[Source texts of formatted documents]

*****

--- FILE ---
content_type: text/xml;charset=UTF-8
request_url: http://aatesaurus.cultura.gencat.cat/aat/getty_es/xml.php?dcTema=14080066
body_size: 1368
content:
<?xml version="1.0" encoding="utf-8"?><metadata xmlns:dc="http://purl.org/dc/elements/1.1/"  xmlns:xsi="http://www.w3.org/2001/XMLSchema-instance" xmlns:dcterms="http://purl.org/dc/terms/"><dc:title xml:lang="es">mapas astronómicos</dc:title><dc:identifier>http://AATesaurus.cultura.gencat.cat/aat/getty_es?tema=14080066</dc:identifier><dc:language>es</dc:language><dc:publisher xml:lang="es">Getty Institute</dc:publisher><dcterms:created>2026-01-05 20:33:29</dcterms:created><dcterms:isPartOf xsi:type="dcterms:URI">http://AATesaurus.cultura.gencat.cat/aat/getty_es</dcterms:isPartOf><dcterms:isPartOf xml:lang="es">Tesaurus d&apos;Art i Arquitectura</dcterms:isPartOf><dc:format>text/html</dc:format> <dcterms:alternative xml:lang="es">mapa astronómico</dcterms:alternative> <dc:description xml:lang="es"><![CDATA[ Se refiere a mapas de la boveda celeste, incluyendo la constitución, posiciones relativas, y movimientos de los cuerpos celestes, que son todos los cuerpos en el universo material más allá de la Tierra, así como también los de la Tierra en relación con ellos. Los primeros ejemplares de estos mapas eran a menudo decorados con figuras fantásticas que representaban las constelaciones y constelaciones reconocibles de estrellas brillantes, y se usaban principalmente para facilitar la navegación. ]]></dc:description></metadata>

*****

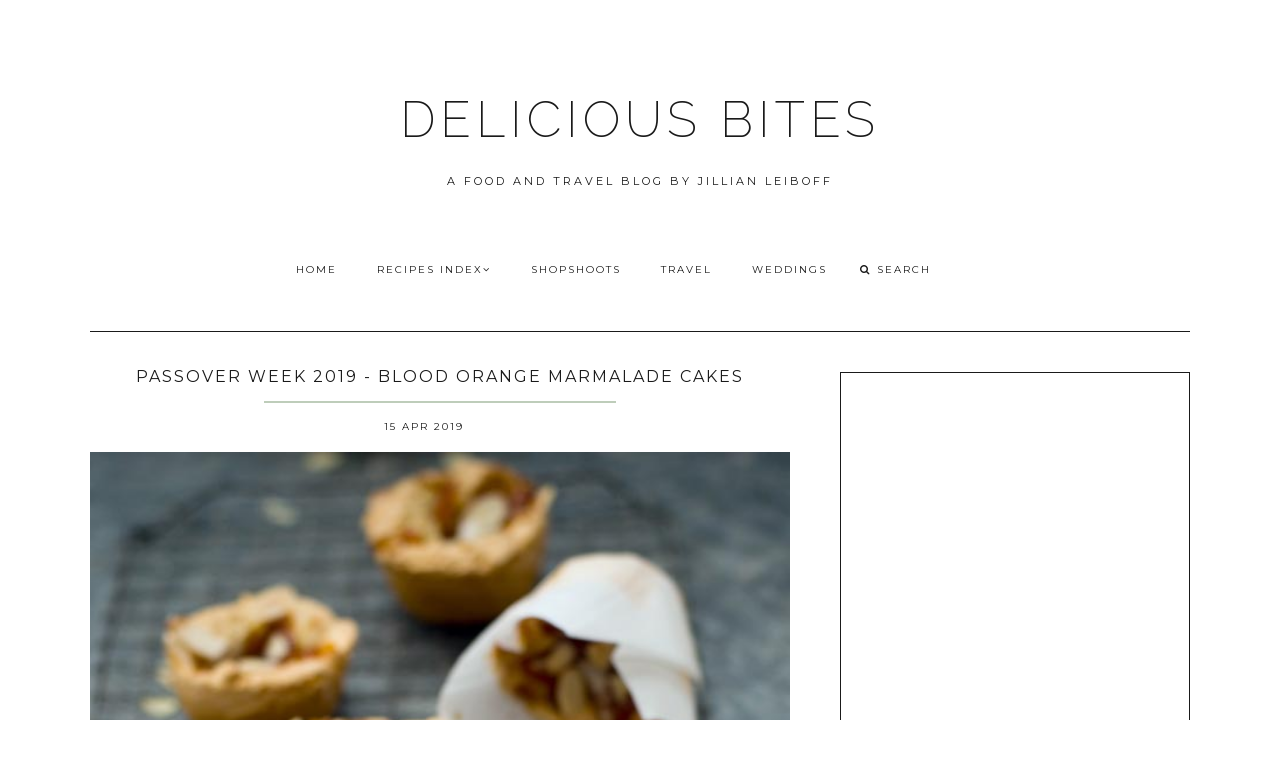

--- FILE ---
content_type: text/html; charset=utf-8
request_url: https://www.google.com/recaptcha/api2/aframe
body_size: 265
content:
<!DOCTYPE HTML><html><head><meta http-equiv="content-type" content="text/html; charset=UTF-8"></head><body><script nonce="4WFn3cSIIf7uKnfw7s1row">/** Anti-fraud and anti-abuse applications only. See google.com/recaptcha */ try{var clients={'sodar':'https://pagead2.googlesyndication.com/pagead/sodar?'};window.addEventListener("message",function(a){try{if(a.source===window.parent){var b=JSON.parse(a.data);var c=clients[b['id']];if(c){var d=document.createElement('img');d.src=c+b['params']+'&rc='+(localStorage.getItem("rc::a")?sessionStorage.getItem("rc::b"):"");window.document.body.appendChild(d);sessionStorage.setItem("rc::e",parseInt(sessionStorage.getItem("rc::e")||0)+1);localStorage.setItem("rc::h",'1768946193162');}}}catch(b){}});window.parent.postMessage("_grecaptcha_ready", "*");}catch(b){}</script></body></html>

*****

Above are the records; from them, give again exactly the lines from the one containing "body_size: 1368" through the one containing "la navegación. ]]></dc:description></metadata>", both included.

body_size: 1368
content:
<?xml version="1.0" encoding="utf-8"?><metadata xmlns:dc="http://purl.org/dc/elements/1.1/"  xmlns:xsi="http://www.w3.org/2001/XMLSchema-instance" xmlns:dcterms="http://purl.org/dc/terms/"><dc:title xml:lang="es">mapas astronómicos</dc:title><dc:identifier>http://AATesaurus.cultura.gencat.cat/aat/getty_es?tema=14080066</dc:identifier><dc:language>es</dc:language><dc:publisher xml:lang="es">Getty Institute</dc:publisher><dcterms:created>2026-01-05 20:33:29</dcterms:created><dcterms:isPartOf xsi:type="dcterms:URI">http://AATesaurus.cultura.gencat.cat/aat/getty_es</dcterms:isPartOf><dcterms:isPartOf xml:lang="es">Tesaurus d&apos;Art i Arquitectura</dcterms:isPartOf><dc:format>text/html</dc:format> <dcterms:alternative xml:lang="es">mapa astronómico</dcterms:alternative> <dc:description xml:lang="es"><![CDATA[ Se refiere a mapas de la boveda celeste, incluyendo la constitución, posiciones relativas, y movimientos de los cuerpos celestes, que son todos los cuerpos en el universo material más allá de la Tierra, así como también los de la Tierra en relación con ellos. Los primeros ejemplares de estos mapas eran a menudo decorados con figuras fantásticas que representaban las constelaciones y constelaciones reconocibles de estrellas brillantes, y se usaban principalmente para facilitar la navegación. ]]></dc:description></metadata>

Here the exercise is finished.